## Source material
═══

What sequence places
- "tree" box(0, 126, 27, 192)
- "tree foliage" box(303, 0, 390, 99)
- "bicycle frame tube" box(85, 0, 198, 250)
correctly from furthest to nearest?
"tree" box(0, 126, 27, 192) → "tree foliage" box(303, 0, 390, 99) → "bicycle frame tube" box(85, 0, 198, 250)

═══

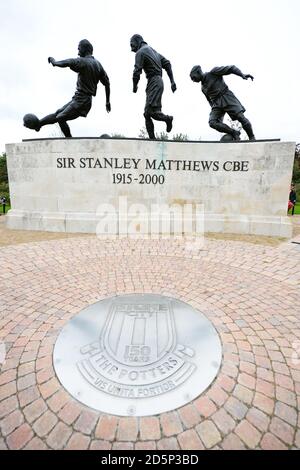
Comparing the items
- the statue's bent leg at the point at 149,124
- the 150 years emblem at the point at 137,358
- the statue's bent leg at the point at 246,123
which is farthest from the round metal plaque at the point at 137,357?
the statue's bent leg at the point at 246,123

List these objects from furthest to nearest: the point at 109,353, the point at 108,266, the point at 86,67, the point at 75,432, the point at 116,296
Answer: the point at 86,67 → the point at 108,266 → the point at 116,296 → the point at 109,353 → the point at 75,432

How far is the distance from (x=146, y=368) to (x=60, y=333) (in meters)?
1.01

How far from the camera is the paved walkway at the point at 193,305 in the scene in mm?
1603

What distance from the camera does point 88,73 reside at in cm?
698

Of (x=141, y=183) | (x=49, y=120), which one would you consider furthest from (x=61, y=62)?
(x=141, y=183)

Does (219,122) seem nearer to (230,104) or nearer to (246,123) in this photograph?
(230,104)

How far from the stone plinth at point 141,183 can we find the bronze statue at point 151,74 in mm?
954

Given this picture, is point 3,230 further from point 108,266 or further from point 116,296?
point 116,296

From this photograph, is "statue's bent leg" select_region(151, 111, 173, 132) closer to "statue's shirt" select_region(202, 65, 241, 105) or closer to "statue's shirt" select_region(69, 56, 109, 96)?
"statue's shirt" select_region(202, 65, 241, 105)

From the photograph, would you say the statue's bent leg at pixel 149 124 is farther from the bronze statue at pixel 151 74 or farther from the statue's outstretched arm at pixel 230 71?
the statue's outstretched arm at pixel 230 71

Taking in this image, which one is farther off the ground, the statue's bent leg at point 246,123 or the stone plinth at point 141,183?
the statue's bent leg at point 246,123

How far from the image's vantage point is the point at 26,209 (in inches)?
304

═══

## Brief
Retype the data from the line with "What sequence places" to the line with "126, 27, 192) →", including both of those lines, with no changes.

## Result of this task
What sequence places
- "tree" box(0, 126, 27, 192)
- "tree foliage" box(303, 0, 390, 99)
- "bicycle frame tube" box(85, 0, 198, 250)
correctly from furthest to nearest?
"tree" box(0, 126, 27, 192) → "tree foliage" box(303, 0, 390, 99) → "bicycle frame tube" box(85, 0, 198, 250)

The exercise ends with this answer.